You are viewing a plain text version of this content. The canonical link for it is here.
Posted to user@tika.apache.org by Mark Kerzner <ma...@gmail.com> on 2009/06/04 21:37:32 UTC

Re: Testing Tika

Uwe, can you tell me what is the status on this?

On Thu, Apr 2, 2009 at 4:42 PM, Uwe Schindler <uw...@thetaphi.de> wrote:

>  Hi Mark,
>
>
>
> with the attached patch, TIKA can decode encrypted PDFs (I tested it with
> your example). I think this patch should be applied to TIKA and all other
> projects using this empty password hack with newer PDFBox versions. Can you
> create an JIRA issue and I attach the patch after? I would like to add a
> test case to it, too. Can we use your example PDF for the test case?
>
>
>
> Uwe
>
>
>
> -----
> Uwe Schindler
> H.-H.-Meier-Allee 63, D-28213 Bremen
> http://www.thetaphi.de
> eMail: uwe@thetaphi.de
>   ------------------------------
>
> *From:* Mark Kerzner [mailto:markkerzner@gmail.com]
> *Sent:* Thursday, April 02, 2009 9:31 PM
>
> *To:* tika-user@lucene.apache.org
> *Subject:* Re: Testing Tika
>
>
>
> If I want to process such protected PDF's, should I hack Tika somehow, or
> should I wait for a change? Should I fix it and commit the change?
>
>
>
> Thank you,
>
> Mark
>
> On Tue, Mar 31, 2009 at 1:20 AM, Uwe Schindler <uw...@thetaphi.de> wrote:
>
> Hi Jukka,
>
> the problem is mostly the following (I wrote a PDF text extractor in the
> past, too): The current code in TIKA checks after opening the document, if
> a
> PDF document is encrypted, and if so, it tries to set an empty string as
> password. With newer versions of PDFBox, it seems that this is no longer
> needed. It can read encrypted documents that have a password for writing
> without any further checks. Just try to remove this "set empty password"
> part from TIKA and it will work.
>
> I am not really sure, why this bad "hack" is always used together with
> PDFBOX (nutch does this, a lot of examples from the web, too). I was able
> to
> extract text from thousand of PDFs with just this short code snippet:
>
>                Writer out=...
>                PDDocument pd=PDDocument.load(in);
>                try {
>                        PDFTextStripper stripper = new PDFTextStripper();
>                        stripper.writeText(pd,out);
>                } finally {
>                        try {
>                                pd.close();
>                        } catch (IOException e) {}
>                }
>
> So it des not detect encryption or anything else and it was able to extract
> text from encrypted douments.
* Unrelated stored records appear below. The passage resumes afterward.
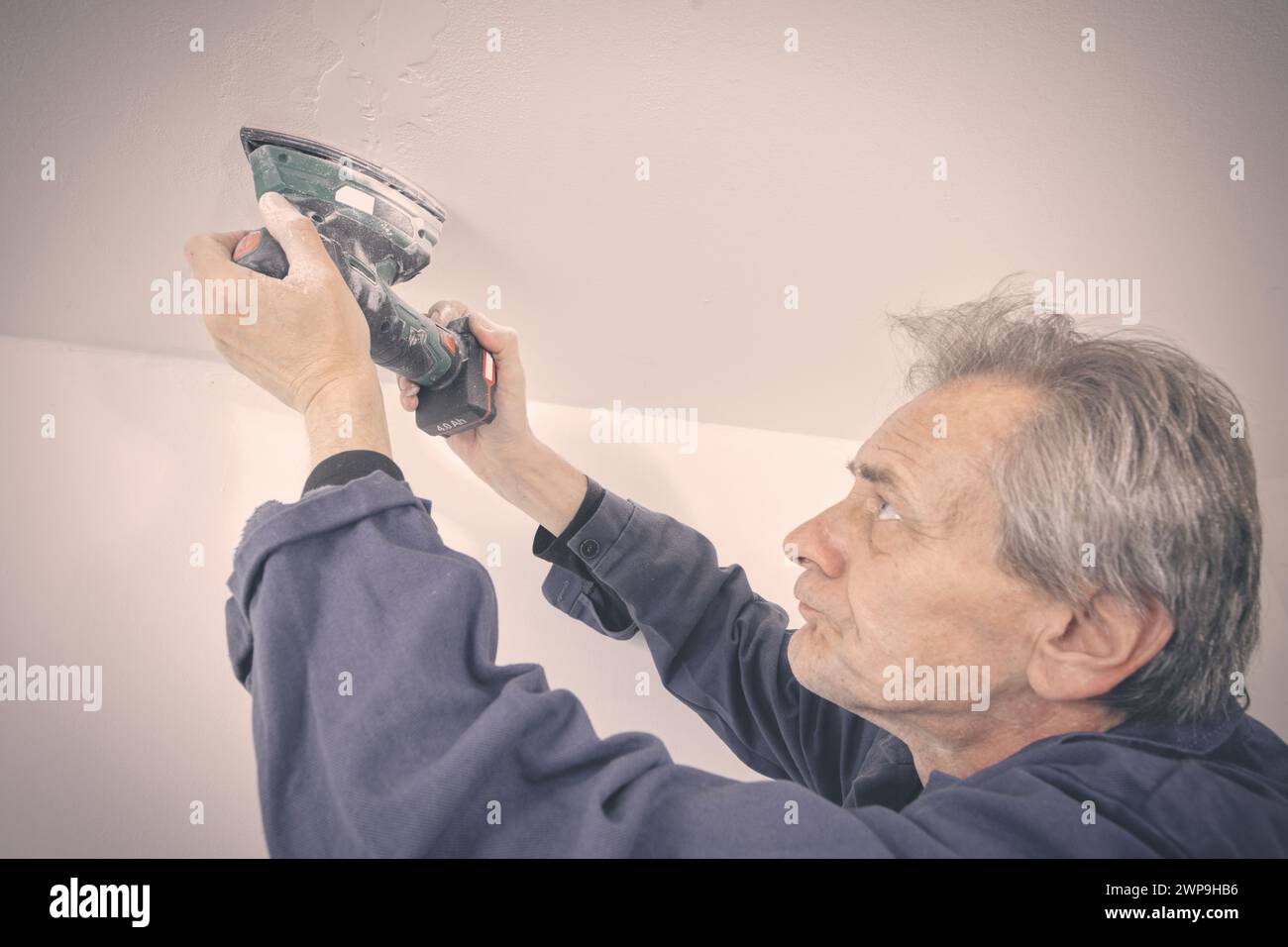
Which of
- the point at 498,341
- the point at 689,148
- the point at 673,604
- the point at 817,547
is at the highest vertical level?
the point at 689,148

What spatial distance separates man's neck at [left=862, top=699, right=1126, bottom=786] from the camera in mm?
929

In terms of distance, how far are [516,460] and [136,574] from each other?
1.82 ft

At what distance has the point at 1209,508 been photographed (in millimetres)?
869

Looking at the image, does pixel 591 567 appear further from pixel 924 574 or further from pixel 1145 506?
pixel 1145 506

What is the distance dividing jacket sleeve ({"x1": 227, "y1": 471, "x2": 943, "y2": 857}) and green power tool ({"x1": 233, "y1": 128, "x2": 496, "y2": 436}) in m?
0.26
Only documents that have a real password set
> for reading were failing (but this is intended).
>
> Uwe
>
> -----
> Uwe Schindler
> H.-H.-Meier-Allee 63, D-28213 Bremen
> http://www.thetaphi.de
> eMail: uwe@thetaphi.de
>
>
> > -----Original Message-----
> > From: Jukka Zitting [mailto:jukka.zitting@gmail.com]
> > Sent: Tuesday, March 31, 2009 2:18 AM
> > To: tika-user@lucene.apache.org
> > Subject: Re: Testing Tika
> >
> > Hi,
> >
> > On Mon, Mar 30, 2009 at 7:20 PM, Mark Kerzner <ma...@gmail.com>
> > wrote:
> > > For the attached PDF file I get this exception
> > > org.apache.tika.exception.TikaException: Unable to extract PDF content
> >
> > The underlying PDFBox exception seems to be:
> >
> > Error: The supplied password does not match either the owner or user
> > password in the document.
> >       at
> > org.pdfbox.util.PDFTextStripper.writeText(PDFTextStripper.java:208)
> >       at
> org.pdfbox.util.PDFTextStripper.getText(PDFTextStripper.java:149)
> >
> > I'm able to open the document normally using Acrobat Reader, so I
> > guess PDFBox is simply getting confused about the document.
> >
> > > Neko gives a null pointer exception, and I see this bug submitted in
> > Jira a
> > > few days ago.
> >
> > OK. I think Tika should be better prepared to handle even NPEs and
> > other RuntimeExceptions from parser libraries.
> >
> > BR,
> >
> > Jukka Zitting
>
>
>